The extension to problems with macros (especially if we can redefine
IF, for example -- which I advocate permitting, BTW), is equivalently
problematic, or more so.  The point is that we already have introduced
constructs that render static analysis difficult or meaningless, even 
where there might have been cleaner alternatives (INCLUDE instead of 
LOAD, say).  I would not find an argument that this is poor use of LOAD 
very interesting, since these (ab)uses of LOAD seem to me to be very much 
in the spirit of dynamic-scoping-of-the-execution-environment that was 
precisely the reason LOAD was defined the way it was in R3RS, at least
according to my recollection of the discussion.

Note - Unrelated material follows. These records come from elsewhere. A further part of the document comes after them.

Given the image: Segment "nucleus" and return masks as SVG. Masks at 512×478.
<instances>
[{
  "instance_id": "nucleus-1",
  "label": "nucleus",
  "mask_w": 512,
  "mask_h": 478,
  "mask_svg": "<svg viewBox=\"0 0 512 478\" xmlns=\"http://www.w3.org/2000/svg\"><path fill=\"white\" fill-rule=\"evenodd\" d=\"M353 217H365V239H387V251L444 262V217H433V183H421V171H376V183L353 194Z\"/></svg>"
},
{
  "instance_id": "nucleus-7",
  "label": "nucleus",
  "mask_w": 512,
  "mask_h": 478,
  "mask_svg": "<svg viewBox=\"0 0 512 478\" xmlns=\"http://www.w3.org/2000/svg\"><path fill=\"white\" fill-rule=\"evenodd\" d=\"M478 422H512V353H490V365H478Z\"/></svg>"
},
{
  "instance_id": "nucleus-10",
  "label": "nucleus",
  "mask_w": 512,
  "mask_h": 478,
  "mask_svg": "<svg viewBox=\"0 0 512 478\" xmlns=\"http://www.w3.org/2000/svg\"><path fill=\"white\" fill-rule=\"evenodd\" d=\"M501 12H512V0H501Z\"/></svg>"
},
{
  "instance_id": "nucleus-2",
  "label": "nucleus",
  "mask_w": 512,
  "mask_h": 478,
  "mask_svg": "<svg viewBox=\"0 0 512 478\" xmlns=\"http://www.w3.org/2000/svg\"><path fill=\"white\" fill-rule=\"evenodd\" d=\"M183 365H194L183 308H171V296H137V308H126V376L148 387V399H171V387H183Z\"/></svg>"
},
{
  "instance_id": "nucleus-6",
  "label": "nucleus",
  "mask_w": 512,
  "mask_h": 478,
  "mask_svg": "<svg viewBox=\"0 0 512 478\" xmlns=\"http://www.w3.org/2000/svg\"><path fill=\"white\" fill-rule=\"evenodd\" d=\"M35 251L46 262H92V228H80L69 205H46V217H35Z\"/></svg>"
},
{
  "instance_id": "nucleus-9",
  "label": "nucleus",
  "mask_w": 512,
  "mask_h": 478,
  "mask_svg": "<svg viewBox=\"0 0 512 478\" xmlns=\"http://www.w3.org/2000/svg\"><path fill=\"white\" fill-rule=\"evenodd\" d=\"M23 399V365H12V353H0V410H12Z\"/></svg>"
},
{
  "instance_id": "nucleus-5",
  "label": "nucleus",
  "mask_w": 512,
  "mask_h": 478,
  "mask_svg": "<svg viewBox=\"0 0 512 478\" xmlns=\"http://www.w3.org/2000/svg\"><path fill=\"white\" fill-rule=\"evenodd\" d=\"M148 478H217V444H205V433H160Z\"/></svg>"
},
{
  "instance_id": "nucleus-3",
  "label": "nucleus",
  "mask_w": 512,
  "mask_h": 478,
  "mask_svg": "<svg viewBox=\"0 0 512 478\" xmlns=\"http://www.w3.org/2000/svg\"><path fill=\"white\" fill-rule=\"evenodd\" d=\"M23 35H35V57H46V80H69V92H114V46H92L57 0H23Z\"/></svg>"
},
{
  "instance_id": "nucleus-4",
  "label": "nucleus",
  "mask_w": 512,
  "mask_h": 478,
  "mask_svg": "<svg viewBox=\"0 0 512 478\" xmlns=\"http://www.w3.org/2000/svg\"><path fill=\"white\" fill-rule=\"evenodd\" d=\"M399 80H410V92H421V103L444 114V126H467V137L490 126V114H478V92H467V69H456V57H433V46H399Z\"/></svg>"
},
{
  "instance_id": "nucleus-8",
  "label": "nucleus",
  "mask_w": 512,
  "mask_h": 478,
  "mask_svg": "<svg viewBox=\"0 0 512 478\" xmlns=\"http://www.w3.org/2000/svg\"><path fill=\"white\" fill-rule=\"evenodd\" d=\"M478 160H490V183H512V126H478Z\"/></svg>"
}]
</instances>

I also would add that, although we did create additional primitives for
managing a sort of "features list" in ADS Scheme, there is no need to do this
if you wish to have a Scheme that supports #+scheme and yet remains
susceptible to static analysis.  If the user may not change the "features
list," then the compiler always can know that #+scheme can be ignored and
that #-scheme means "the following expression reliably will be discarded."
The same static interpretation rules can hold for other #+/#- "features."  I
see no problems for static analysis in this case.